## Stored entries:
------------------------------
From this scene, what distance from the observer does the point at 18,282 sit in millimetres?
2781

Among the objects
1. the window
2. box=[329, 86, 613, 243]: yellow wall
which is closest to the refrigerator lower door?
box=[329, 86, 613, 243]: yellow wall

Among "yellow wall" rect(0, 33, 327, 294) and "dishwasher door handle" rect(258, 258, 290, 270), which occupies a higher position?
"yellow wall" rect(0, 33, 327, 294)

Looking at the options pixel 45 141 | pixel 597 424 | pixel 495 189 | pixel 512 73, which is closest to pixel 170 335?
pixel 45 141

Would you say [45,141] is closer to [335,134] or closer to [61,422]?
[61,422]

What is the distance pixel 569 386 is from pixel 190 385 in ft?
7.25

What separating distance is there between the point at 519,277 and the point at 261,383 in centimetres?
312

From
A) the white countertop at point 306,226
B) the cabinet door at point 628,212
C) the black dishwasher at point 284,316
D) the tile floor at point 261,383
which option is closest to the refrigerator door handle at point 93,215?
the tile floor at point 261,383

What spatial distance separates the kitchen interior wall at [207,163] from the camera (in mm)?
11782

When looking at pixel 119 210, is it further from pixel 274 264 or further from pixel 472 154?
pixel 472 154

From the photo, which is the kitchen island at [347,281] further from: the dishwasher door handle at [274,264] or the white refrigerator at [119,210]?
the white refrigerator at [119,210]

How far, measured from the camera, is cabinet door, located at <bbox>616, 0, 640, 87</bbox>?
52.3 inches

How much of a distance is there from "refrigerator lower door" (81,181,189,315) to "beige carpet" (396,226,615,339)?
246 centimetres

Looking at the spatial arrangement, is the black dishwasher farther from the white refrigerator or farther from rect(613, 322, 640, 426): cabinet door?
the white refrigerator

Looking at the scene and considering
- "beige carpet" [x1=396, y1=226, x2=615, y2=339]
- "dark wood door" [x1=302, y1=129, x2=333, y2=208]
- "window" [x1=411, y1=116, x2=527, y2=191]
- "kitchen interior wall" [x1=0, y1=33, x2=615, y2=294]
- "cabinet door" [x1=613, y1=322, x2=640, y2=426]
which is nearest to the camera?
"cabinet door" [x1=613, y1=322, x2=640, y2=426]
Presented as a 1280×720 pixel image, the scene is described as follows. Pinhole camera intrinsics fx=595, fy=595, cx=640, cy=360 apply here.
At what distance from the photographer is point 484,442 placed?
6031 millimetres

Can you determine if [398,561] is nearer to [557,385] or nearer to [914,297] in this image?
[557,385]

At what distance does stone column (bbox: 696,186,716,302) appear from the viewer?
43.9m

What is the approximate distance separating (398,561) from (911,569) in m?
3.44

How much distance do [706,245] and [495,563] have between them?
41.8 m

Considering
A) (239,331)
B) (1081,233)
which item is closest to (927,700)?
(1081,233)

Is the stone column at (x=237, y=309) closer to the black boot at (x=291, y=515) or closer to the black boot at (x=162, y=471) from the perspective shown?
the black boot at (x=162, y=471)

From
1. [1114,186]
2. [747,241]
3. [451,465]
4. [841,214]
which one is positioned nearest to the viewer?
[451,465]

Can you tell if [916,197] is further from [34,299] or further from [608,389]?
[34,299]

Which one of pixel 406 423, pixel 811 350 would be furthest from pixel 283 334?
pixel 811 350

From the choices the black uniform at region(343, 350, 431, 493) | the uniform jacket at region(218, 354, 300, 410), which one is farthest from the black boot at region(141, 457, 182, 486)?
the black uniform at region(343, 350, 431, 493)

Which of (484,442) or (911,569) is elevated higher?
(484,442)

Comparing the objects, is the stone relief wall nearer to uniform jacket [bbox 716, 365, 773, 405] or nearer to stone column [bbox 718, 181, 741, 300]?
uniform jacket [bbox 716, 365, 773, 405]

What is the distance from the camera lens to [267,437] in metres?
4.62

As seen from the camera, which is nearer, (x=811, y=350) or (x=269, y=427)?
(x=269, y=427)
------------------------------
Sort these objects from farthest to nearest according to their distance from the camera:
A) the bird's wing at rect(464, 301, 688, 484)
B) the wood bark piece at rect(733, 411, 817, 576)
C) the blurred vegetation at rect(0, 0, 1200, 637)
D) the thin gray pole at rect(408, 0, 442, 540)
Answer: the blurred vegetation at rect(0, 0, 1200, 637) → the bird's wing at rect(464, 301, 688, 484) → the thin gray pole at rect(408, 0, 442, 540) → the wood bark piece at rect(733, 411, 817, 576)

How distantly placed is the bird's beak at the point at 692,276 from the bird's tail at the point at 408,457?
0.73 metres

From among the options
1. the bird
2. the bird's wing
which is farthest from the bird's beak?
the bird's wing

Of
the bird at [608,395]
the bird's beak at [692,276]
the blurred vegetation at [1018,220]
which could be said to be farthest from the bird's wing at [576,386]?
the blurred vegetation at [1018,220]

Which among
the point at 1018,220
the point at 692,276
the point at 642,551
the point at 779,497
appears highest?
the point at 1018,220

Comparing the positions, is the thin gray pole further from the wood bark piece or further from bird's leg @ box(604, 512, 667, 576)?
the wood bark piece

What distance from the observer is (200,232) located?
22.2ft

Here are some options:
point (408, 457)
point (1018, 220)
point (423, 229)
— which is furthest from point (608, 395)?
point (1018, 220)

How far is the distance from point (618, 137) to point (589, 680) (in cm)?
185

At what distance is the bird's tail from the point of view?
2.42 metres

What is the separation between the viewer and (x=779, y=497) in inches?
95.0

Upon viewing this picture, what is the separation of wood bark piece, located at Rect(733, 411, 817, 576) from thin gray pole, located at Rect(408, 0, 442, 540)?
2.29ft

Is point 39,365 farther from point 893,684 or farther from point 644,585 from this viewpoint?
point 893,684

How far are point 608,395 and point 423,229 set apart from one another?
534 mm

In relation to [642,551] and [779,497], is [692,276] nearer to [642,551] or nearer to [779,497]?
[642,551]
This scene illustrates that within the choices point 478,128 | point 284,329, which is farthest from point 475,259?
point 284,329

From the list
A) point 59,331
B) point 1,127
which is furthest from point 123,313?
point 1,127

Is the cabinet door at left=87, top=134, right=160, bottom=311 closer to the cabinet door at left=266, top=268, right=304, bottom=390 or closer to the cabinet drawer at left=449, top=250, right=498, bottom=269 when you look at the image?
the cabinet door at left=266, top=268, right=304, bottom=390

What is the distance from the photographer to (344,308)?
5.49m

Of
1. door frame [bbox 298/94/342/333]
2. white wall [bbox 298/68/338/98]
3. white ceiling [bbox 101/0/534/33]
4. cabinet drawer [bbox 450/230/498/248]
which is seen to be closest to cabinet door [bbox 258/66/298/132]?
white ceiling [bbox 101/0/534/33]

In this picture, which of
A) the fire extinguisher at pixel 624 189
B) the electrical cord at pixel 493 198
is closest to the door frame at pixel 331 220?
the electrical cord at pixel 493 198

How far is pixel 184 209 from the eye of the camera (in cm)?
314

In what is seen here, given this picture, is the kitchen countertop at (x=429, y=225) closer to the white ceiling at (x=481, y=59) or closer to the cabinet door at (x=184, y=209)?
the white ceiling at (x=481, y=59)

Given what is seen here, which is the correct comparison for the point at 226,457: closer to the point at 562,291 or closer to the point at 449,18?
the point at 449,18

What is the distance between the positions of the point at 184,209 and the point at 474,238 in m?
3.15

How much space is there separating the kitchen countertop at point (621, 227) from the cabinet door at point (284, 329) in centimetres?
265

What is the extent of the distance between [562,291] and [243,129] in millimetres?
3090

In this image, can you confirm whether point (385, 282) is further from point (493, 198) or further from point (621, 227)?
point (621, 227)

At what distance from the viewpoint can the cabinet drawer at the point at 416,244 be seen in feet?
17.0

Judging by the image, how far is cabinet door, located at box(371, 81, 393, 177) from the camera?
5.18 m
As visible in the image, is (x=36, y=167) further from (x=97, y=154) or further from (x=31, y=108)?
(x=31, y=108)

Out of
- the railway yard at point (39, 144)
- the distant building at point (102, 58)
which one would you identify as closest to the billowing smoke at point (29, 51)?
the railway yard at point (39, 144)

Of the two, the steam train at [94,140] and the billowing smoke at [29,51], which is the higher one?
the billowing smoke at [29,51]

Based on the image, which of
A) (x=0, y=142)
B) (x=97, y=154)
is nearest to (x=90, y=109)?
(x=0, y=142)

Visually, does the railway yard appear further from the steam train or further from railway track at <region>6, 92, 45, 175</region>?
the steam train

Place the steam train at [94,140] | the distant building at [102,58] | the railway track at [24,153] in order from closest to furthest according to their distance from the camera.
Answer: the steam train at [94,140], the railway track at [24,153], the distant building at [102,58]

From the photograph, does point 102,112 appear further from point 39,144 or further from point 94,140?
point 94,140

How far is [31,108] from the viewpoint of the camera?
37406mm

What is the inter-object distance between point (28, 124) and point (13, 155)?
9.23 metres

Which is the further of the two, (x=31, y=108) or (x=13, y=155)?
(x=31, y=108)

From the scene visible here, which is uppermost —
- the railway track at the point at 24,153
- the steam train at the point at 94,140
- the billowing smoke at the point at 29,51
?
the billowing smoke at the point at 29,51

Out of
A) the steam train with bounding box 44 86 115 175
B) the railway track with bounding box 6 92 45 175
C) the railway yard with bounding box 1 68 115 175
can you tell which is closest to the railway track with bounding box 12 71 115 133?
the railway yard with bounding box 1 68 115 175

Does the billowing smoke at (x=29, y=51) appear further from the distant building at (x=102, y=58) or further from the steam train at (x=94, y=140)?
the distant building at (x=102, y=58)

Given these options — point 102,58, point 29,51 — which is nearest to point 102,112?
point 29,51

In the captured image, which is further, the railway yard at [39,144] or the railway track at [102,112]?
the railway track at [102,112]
------------------------------
## WHAT TO WORK ON:
Can you print the data from the line with "Sort these objects" to the line with "0.73 metres", both lines included, without changing anything?

## RESULT:
Sort these objects from farthest to nearest according to their distance from the camera:
A) the bird's wing at rect(464, 301, 688, 484)
B) the wood bark piece at rect(733, 411, 817, 576)
C) the blurred vegetation at rect(0, 0, 1200, 637)
D) the thin gray pole at rect(408, 0, 442, 540)
Answer: the blurred vegetation at rect(0, 0, 1200, 637) → the bird's wing at rect(464, 301, 688, 484) → the thin gray pole at rect(408, 0, 442, 540) → the wood bark piece at rect(733, 411, 817, 576)

How distantly placed is the bird's beak at the point at 692,276 from the bird's tail at the point at 408,457?
0.73 metres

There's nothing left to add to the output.